**What is required**
Without the pictures, write out every entry that follows exactly.

**Entries shown**
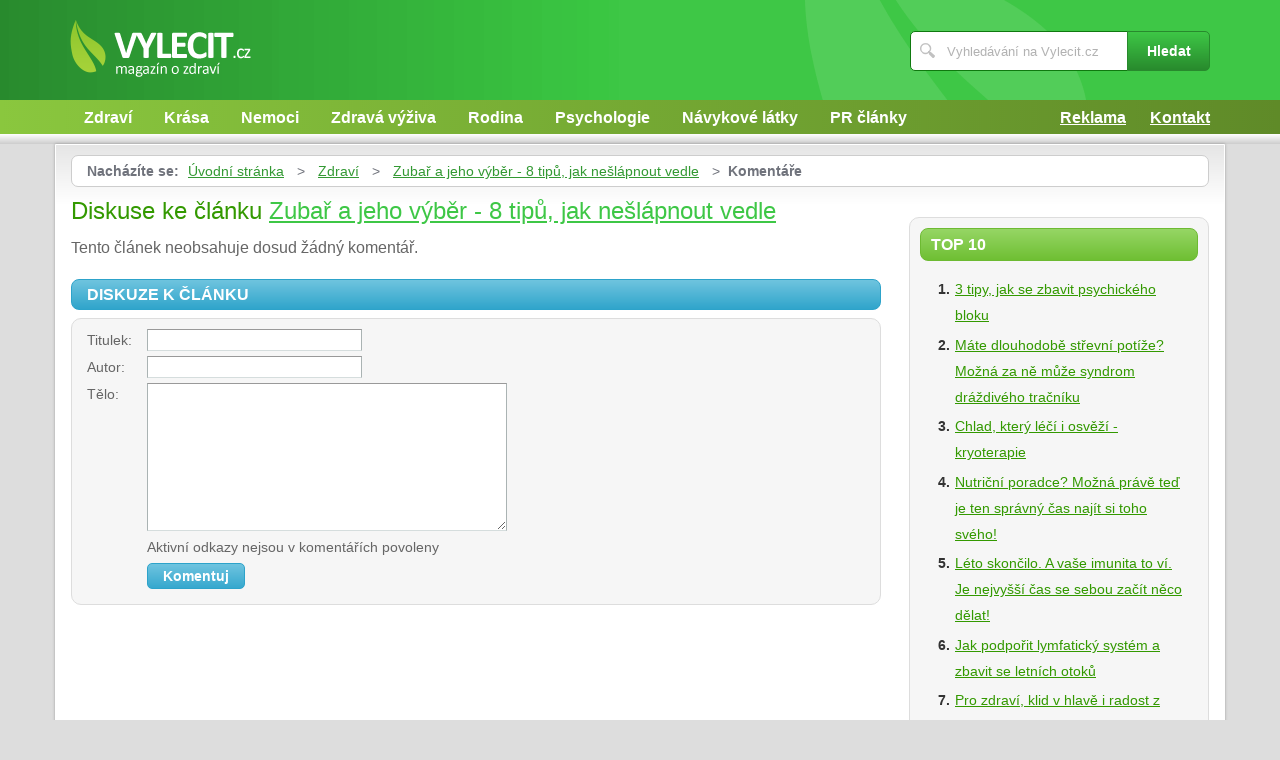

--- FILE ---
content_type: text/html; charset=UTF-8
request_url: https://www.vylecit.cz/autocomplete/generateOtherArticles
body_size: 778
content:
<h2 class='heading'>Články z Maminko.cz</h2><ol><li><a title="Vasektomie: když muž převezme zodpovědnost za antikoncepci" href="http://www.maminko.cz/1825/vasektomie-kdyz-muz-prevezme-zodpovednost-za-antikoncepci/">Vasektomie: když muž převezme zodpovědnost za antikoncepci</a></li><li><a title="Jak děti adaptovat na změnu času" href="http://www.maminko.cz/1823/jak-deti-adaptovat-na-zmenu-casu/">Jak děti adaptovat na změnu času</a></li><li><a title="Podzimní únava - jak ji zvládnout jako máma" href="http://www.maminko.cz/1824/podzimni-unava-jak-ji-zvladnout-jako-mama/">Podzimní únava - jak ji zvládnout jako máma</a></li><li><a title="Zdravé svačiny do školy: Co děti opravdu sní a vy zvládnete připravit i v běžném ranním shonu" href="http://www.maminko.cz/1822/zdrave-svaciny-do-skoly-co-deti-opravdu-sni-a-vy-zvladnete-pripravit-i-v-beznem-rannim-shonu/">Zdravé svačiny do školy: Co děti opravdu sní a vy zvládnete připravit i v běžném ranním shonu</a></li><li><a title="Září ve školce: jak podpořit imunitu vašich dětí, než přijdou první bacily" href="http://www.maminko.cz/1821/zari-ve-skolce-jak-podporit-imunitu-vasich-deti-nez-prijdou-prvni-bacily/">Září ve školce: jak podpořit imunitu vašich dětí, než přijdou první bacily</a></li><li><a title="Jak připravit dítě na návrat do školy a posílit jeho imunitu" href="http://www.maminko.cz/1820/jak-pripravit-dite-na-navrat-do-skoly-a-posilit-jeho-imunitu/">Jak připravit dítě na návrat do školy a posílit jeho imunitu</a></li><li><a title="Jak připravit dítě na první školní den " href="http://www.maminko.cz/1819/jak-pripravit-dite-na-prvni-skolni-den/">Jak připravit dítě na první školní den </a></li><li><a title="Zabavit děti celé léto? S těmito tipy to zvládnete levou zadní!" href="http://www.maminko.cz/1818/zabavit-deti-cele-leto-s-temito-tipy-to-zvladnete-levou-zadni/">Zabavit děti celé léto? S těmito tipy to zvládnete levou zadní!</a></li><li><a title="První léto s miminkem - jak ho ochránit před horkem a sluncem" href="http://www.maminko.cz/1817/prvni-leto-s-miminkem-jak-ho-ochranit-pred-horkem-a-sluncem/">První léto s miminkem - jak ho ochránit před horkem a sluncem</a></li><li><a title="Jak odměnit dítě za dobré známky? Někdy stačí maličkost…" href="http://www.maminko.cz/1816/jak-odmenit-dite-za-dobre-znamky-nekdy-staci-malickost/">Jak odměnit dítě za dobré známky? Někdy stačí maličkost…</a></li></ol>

**Task result**
--- FILE ---
content_type: text/html; charset=UTF-8
request_url: https://www.vylecit.cz/autocomplete/generateOtherArticles
body_size: 778
content:
<h2 class='heading'>Články z Maminko.cz</h2><ol><li><a title="Vasektomie: když muž převezme zodpovědnost za antikoncepci" href="http://www.maminko.cz/1825/vasektomie-kdyz-muz-prevezme-zodpovednost-za-antikoncepci/">Vasektomie: když muž převezme zodpovědnost za antikoncepci</a></li><li><a title="Jak děti adaptovat na změnu času" href="http://www.maminko.cz/1823/jak-deti-adaptovat-na-zmenu-casu/">Jak děti adaptovat na změnu času</a></li><li><a title="Podzimní únava - jak ji zvládnout jako máma" href="http://www.maminko.cz/1824/podzimni-unava-jak-ji-zvladnout-jako-mama/">Podzimní únava - jak ji zvládnout jako máma</a></li><li><a title="Zdravé svačiny do školy: Co děti opravdu sní a vy zvládnete připravit i v běžném ranním shonu" href="http://www.maminko.cz/1822/zdrave-svaciny-do-skoly-co-deti-opravdu-sni-a-vy-zvladnete-pripravit-i-v-beznem-rannim-shonu/">Zdravé svačiny do školy: Co děti opravdu sní a vy zvládnete připravit i v běžném ranním shonu</a></li><li><a title="Září ve školce: jak podpořit imunitu vašich dětí, než přijdou první bacily" href="http://www.maminko.cz/1821/zari-ve-skolce-jak-podporit-imunitu-vasich-deti-nez-prijdou-prvni-bacily/">Září ve školce: jak podpořit imunitu vašich dětí, než přijdou první bacily</a></li><li><a title="Jak připravit dítě na návrat do školy a posílit jeho imunitu" href="http://www.maminko.cz/1820/jak-pripravit-dite-na-navrat-do-skoly-a-posilit-jeho-imunitu/">Jak připravit dítě na návrat do školy a posílit jeho imunitu</a></li><li><a title="Jak připravit dítě na první školní den " href="http://www.maminko.cz/1819/jak-pripravit-dite-na-prvni-skolni-den/">Jak připravit dítě na první školní den </a></li><li><a title="Zabavit děti celé léto? S těmito tipy to zvládnete levou zadní!" href="http://www.maminko.cz/1818/zabavit-deti-cele-leto-s-temito-tipy-to-zvladnete-levou-zadni/">Zabavit děti celé léto? S těmito tipy to zvládnete levou zadní!</a></li><li><a title="První léto s miminkem - jak ho ochránit před horkem a sluncem" href="http://www.maminko.cz/1817/prvni-leto-s-miminkem-jak-ho-ochranit-pred-horkem-a-sluncem/">První léto s miminkem - jak ho ochránit před horkem a sluncem</a></li><li><a title="Jak odměnit dítě za dobré známky? Někdy stačí maličkost…" href="http://www.maminko.cz/1816/jak-odmenit-dite-za-dobre-znamky-nekdy-staci-malickost/">Jak odměnit dítě za dobré známky? Někdy stačí maličkost…</a></li></ol>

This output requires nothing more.